**Fragmento para leer**
---+---

Otra de las afirmaciones indemostradas de la crítica negativa es la de suponer que los escritores del Nuevo Testamento no distinguieron bien entre sus propias palabras y las que pronunció Jesús.
Vamos que, en muchos casos, se las inventaron y las pusieron en boca del Maestro pero éste nunca las habría pronunciado.
Sin embargo, lo cierto es que no hay evidencia suficientemente sólida como para sostener semejante argumento.
Las palabras pronunciadas por Jesús en arameo, esas que los especialistas llaman ipsissima verba, no demuestran que todas las demás dichas en hebreo o en griego koiné fueran falsas o inventadas por los discípulos.
Probablemente el Maestro hablaba estas tres lenguas y, tal como hacemos nosotros hoy, usaba algunas frases significativas en el mismo idioma en que se habían gestado.
Además, es evidente que los cristianos primitivos distinguían perfectamente entre las palabras de Jesús y las suyas propias por la facilidad con que se aprecian en el texto del Nuevo Testamento.

---+---

**Material de consulta**
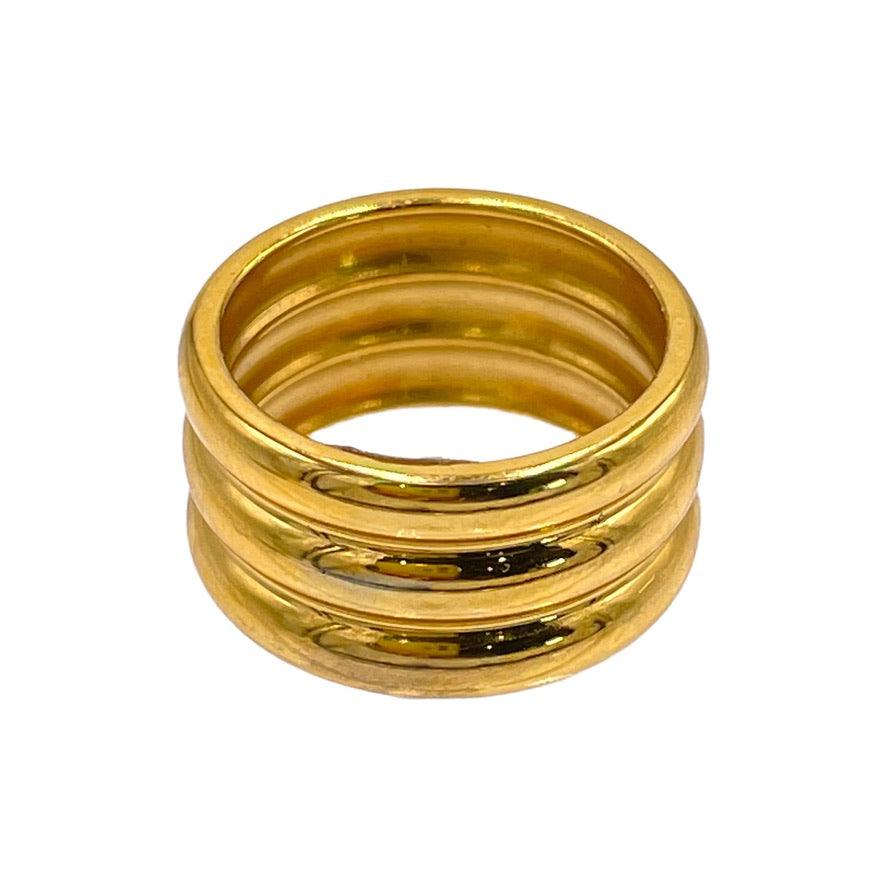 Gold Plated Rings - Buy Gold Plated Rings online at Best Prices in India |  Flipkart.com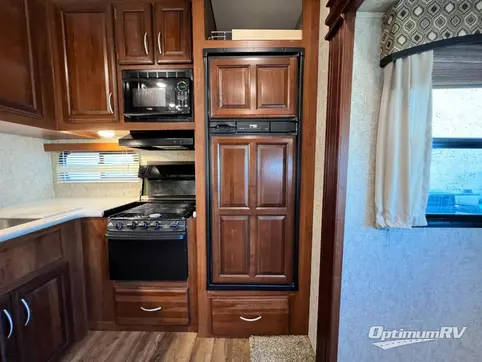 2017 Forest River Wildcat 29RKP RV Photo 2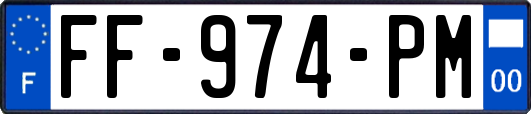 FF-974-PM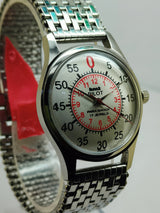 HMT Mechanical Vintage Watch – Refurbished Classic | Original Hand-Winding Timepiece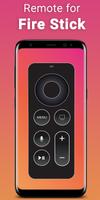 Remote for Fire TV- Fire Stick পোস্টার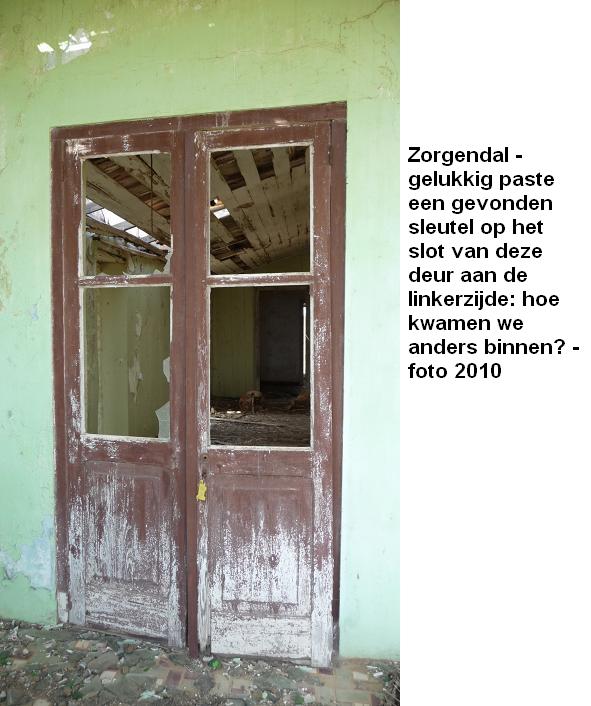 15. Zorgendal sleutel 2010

---+---

**Su tarea**
1 > Indique si cada afirmación concuerda con el fragmento sobre las palabras de Jesús, respondiendo sí o no y citando literalmente las palabras que lo deciden. (a) Jesús probablemente hablaba tres lenguas. (b) Existe evidencia sólida de que los escritores del Nuevo Testamento inventaron frases y las atribuyeron a Jesús. (c) Los especialistas llaman ipsissima verba a las palabras que Jesús pronunció en griego koiné.
2 > Prosiga el fragmento sobre las palabras de Jesús con un párrafo breve que comience después de su última oración.

**Respuestas en orden**
1 >
(a) Sí: «Probablemente el Maestro hablaba estas tres lenguas».
(b) No: «no hay evidencia suficientemente sólida como para sostener semejante argumento».
(c) No: «Las palabras pronunciadas por Jesús en arameo, esas que los especialistas llaman ipsissima verba».

2 >
Las ediciones bíblicas que resaltan las frases de Cristo en tinta roja son suficientemente significativas.
Los escritores de los evangelios y de las epístolas fueron siempre muy conscientes de cuáles eran sus propias ideas y cuáles las expresadas por su Maestro.
Esto se aprecia bien en los escritos del apóstol Pablo, por ejemplo cuando en relación al matrimonio dice: “mando, no yo, sino el Señor” y dos versículos después afirma: “y a los demás yo digo, no el Señor” (1 Co. 7:10-12).
Hay aquí una clara distinción entre lo que dijo Jesús y lo que creía Pablo. De manera que la hipótesis de la confusión de palabras y conceptos entre el rabino galileo y sus discípulos no se sostiene.
Asimismo, se ha sugerido que muchas historias del Nuevo Testamento son el producto del folklore mítico propio de las demás religiones y tradiciones de la época.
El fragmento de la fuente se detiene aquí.